• INSTRUCTIONS TO FOLLOW
Reproduce the checklist below on verifying AI cost tracking in full, word for word.

• EXTRACT PROVIDED
☆ ☆ ☆ ☆ ☆ ☆ ☆

How to verify you’re there
Section titled “How to verify you’re there”- You can answer “which 10% of engineers drive 50% of spend” in under five minutes on demand.
- You can answer “what did the checkout v2 epic cost in tokens” with a real number, not a range.
- Every merged PR has either a cost comment or a row in a queryable table; the most expensive PR last week is identifiable by name.
- A stuck background agent yesterday would have hit a per‑dev or per‑repo alert before $50 of spend, and a hard cap before $500.
- Your monthly FinOps review has a written list of action items from the previous review, and most of them have shipped.
- Cost per merged PR is visible to every engineer, trended over time, and has moved in the right direction at least once in the last quarter as a result of a deliberate change.
- Finance does not have to chase engineering for cost allocation — engineering proactively shares the breakdown each month.
- If your AI vendor disappeared tomorrow, you would know — to the dollar — what it had been costing per team, per repo, and per PR.

☆ ☆ ☆ ☆ ☆ ☆ ☆

• LISTED ENTRIES
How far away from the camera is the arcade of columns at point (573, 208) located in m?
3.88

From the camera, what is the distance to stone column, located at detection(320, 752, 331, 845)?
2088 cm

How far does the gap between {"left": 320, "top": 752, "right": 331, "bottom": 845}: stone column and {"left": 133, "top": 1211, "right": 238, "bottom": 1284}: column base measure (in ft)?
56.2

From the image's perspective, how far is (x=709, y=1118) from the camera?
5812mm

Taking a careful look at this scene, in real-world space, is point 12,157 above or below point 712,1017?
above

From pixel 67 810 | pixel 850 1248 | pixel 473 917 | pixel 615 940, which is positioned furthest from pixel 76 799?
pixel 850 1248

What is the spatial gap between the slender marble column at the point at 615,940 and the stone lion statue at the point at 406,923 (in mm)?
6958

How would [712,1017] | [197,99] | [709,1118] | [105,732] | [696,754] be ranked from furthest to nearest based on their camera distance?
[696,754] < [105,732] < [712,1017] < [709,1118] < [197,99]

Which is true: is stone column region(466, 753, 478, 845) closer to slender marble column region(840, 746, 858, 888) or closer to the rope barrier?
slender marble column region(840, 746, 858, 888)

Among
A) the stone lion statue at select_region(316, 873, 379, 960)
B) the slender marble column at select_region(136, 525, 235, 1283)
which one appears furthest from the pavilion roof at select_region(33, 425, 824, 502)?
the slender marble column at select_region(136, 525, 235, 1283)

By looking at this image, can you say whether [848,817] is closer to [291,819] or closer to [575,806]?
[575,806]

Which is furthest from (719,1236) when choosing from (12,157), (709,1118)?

☆ ☆ ☆ ☆ ☆ ☆ ☆

• TASK SOLUTION
How to verify you’re there
Section titled “How to verify you’re there”- You can answer “which 10% of engineers drive 50% of spend” in under five minutes on demand.
- You can answer “what did the checkout v2 epic cost in tokens” with a real number, not a range.
- Every merged PR has either a cost comment or a row in a queryable table; the most expensive PR last week is identifiable by name.
- A stuck background agent yesterday would have hit a per‑dev or per‑repo alert before $50 of spend, and a hard cap before $500.
- Your monthly FinOps review has a written list of action items from the previous review, and most of them have shipped.
- Cost per merged PR is visible to every engineer, trended over time, and has moved in the right direction at least once in the last quarter as a result of a deliberate change.
- Finance does not have to chase engineering for cost allocation — engineering proactively shares the breakdown each month.
- If your AI vendor disappeared tomorrow, you would know — to the dollar — what it had been costing per team, per repo, and per PR.